Now location service is probably the most abused
information the apps clamor for, either needed or not, as
long as we allow them to.
But what defines “while using app?” If we swipe away the
app from screen but it is still running in the background,
can it still access my location? Turns out there is a separate
set for “enable background location” capability. If this is
turned on, the app just needs to start in the foreground,
then keeps the right to track location although it is running
invisibly from the screen. Isn’t in virtually the same as
Well, starting in IOS 13 Apple is tightening this right, removing the option “Always” and introducing
“Allow Once” which, like it reads, would allow access only once, for that session only. Next time the
app runs, it would have to re-request this right. IOS also keeps track of which apps are frequently
getting the phone location, and periodically prompts us whether this right needs to change for the
said app. Also, starting in IOS13, Bluetooth function usage needs further permission. All is good stuff.

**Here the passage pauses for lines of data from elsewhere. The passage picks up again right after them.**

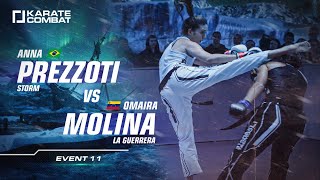 FULL FIGHT:: ANNA PREZZOTI vs OMAIRA MOLINA - Karate Combat S02E11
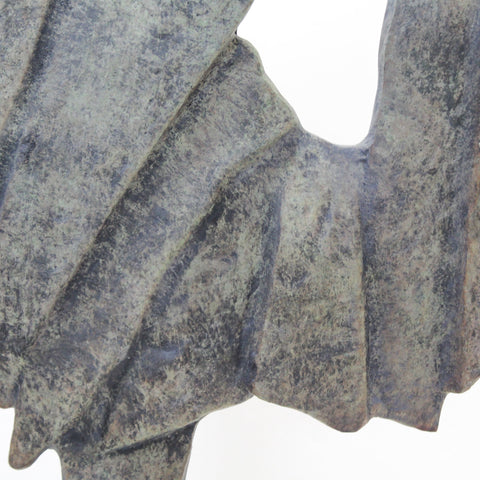 3240_Small_Mahogany_Patina_Black_Aluminium_Camel_Sculpture_E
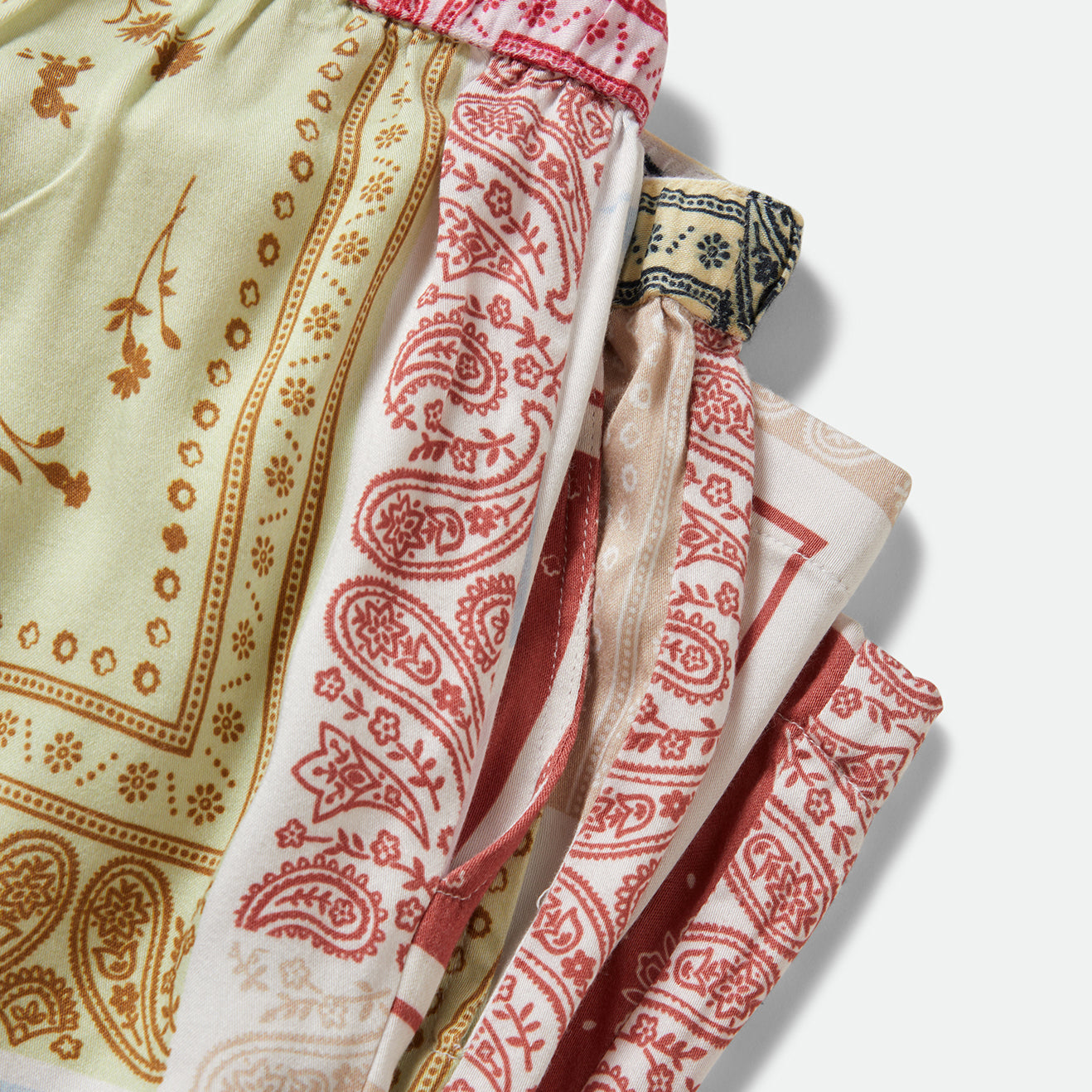 SILKY HUDSON LOUNGE PANT-MULTI COLOR BANDANA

In an almost like concerted act, Google is also getting tighter for location services with the release of
Android 10.
So we are taking better control. Information is still seeping out of our mobile phone daily, but at
least we know better what is, and can prevent ones that we really don’t want to. Still a long way to
go, though. Better control is needed for other data too, commonly asked by apps.
Back to the hack
Yes, back to the online marketplace hack we started this with. News said that user passwords were
leaked but in hashed format. Still a considerable work to break and use them. Only user information
like customer name, userid, email address, mobile phone number, etc were in clear text. Nothing
that we don’t regularly leak ourselves, right? Another day another hack, we might not be so lucky.
And that day that hack WILL eventually come, so we need to prepare.
We really should start to be more aware, more secure. Really read what information we are
surrendering when installing a new app, is it really worth it? I have now balked away from many new
and good apps because they asked for too much. I can do without them, and almost always I found
similar alternatives with better compromise in that matter.
But it really is the passwords we need to take control. Using 2FA (2-factor authentication) helps
security tremendously. Now hacker would have to steal both authentication means to really own our
accounts. Add in a salt factor like time-based authentication, then it would be exponentially more
difficult. I now use 2FA whenever possible.
Turns out that our online marketplace has had this feature for as long as I can remember. I just can’t
figure out why in the picture below, Google Authenticator still has a “NEW” label on it. There is even
a 2018 Youtube video posted by “HendriTV” here that shows how to use Google Authenticator for
the site. Maybe the label is just there as incentive to users to enable it, since it is a “new” feature.
Anyway, users DO need to enable it NOW to have better security.
Just one more thing to add. Since Google Authenticator is used as an additional factor, it is wise to
install it on a different phone. I am carrying two phones, one Android and one IOS, both have Google
Authenticator installed. To authenticate apps installed on Android, I use the Google Authenticator
on the iphone. And vice versa. All we need to do is to avoid both phones stolen at the same time.
But then there is the screenlock on both, that rely on my biometrics. I think I’m good there.
Is Google Authenticator itself safe? Not completely, read this article in Trusted Review by Hannah
Davies here, written as recent as two months ago. But, as that article said, exploitation of that
vulnerability is “yet to be detected in a real-world attack.” I just updated my Authenticator last week,
so probably that’s the cure. Hopefully.
Well, security is a rat rate. A moving target. Just don’t let us to be the rat, or the target.